I suffer the universal malady of spam and adbots, so I moderate comments here. That may mean you'll see a long lag before I remember to check the site and approve them. Despite the gap, you'll always get your say. I read every single one, and every legitimate one gets posted.


Sunday, February 25, 2007

Lactose and Casein

I often get email similar to the following, so it's time to remind people of some basic definitions.

Could you please let me know what difference (if any) there is between casein and lactose intolerance. I'm confused.

Here was my answer:

    They are two totally different things.

    There's no such problem as casein intolerance, although you may sometimes see the term. Casein is a protein is milk, actually a whole family of similar proteins. The other protein family in milk is whey.
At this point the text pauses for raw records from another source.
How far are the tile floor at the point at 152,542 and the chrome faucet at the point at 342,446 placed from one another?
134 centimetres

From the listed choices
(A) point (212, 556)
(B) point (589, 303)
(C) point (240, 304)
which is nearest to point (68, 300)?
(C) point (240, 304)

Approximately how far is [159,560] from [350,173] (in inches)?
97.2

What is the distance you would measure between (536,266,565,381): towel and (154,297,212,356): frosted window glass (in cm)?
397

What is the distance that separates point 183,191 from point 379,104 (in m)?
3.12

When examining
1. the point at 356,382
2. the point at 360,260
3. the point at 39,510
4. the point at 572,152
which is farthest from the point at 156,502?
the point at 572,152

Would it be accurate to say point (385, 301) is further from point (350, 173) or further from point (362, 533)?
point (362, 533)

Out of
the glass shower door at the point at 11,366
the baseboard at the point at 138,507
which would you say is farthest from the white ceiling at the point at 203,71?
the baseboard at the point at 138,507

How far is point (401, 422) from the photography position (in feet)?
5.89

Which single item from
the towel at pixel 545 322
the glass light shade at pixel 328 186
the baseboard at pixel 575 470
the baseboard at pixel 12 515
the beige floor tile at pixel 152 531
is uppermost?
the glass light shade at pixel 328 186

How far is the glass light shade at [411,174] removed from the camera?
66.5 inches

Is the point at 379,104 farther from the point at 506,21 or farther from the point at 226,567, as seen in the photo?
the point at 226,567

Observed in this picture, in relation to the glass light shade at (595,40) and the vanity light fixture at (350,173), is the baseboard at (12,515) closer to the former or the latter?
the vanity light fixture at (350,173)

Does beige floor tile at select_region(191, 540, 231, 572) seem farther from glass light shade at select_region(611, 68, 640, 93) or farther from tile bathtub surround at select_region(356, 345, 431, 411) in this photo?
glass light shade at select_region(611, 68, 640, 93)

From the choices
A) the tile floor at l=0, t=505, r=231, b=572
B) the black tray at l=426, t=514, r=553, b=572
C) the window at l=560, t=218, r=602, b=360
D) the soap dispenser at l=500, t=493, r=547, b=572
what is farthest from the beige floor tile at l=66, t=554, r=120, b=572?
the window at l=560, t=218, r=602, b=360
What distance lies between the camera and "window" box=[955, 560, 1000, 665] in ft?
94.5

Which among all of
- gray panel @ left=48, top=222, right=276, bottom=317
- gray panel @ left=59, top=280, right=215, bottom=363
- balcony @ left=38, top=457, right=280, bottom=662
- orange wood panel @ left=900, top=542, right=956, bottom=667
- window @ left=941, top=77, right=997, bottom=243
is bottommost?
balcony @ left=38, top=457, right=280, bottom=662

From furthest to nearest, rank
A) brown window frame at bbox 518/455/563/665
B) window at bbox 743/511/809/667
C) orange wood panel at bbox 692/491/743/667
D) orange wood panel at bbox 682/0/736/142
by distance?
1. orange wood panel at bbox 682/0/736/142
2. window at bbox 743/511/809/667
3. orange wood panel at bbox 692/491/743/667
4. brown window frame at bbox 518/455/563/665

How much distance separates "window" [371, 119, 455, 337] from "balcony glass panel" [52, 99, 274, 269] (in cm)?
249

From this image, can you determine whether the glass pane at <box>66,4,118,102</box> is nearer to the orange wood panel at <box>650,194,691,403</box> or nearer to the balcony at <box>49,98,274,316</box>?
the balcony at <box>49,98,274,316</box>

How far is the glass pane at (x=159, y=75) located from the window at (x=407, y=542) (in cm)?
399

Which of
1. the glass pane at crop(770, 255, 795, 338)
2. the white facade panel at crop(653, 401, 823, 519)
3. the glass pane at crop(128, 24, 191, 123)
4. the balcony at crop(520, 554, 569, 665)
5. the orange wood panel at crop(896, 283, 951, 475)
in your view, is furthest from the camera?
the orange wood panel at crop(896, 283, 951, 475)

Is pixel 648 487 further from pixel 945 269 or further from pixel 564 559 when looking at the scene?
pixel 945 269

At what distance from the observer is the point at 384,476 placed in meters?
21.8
    Proteins can sometimes enter the bloodstream where the immune system thinks they are invaders and attacks them. This is called an allergic response. Cow's milk protein allergy is the overall term for several types of dairy allergies, which can be to the casein or to the whey or both.

    Some people do get gastrointestinal problems as allergy symptoms, but hives, rashes, respiratory complaints, and a host of other symptoms are more common.

    Lactose is the sugar in milk. All people can manufacture lactase, the enzyme that digests lactose, at least until they're weaned. Many adults can as well. But if you don't manufacture enough lactase the undigested lactose can cause symptoms including diarrhea, gas, bloating, and cramps. This is called lactose intolerance.

    There's really nothing you can do for a dairy allergy except avoid dairy products.

    You can take lactase pills to digest the lactose, however, and these should work as well as having natural lactase.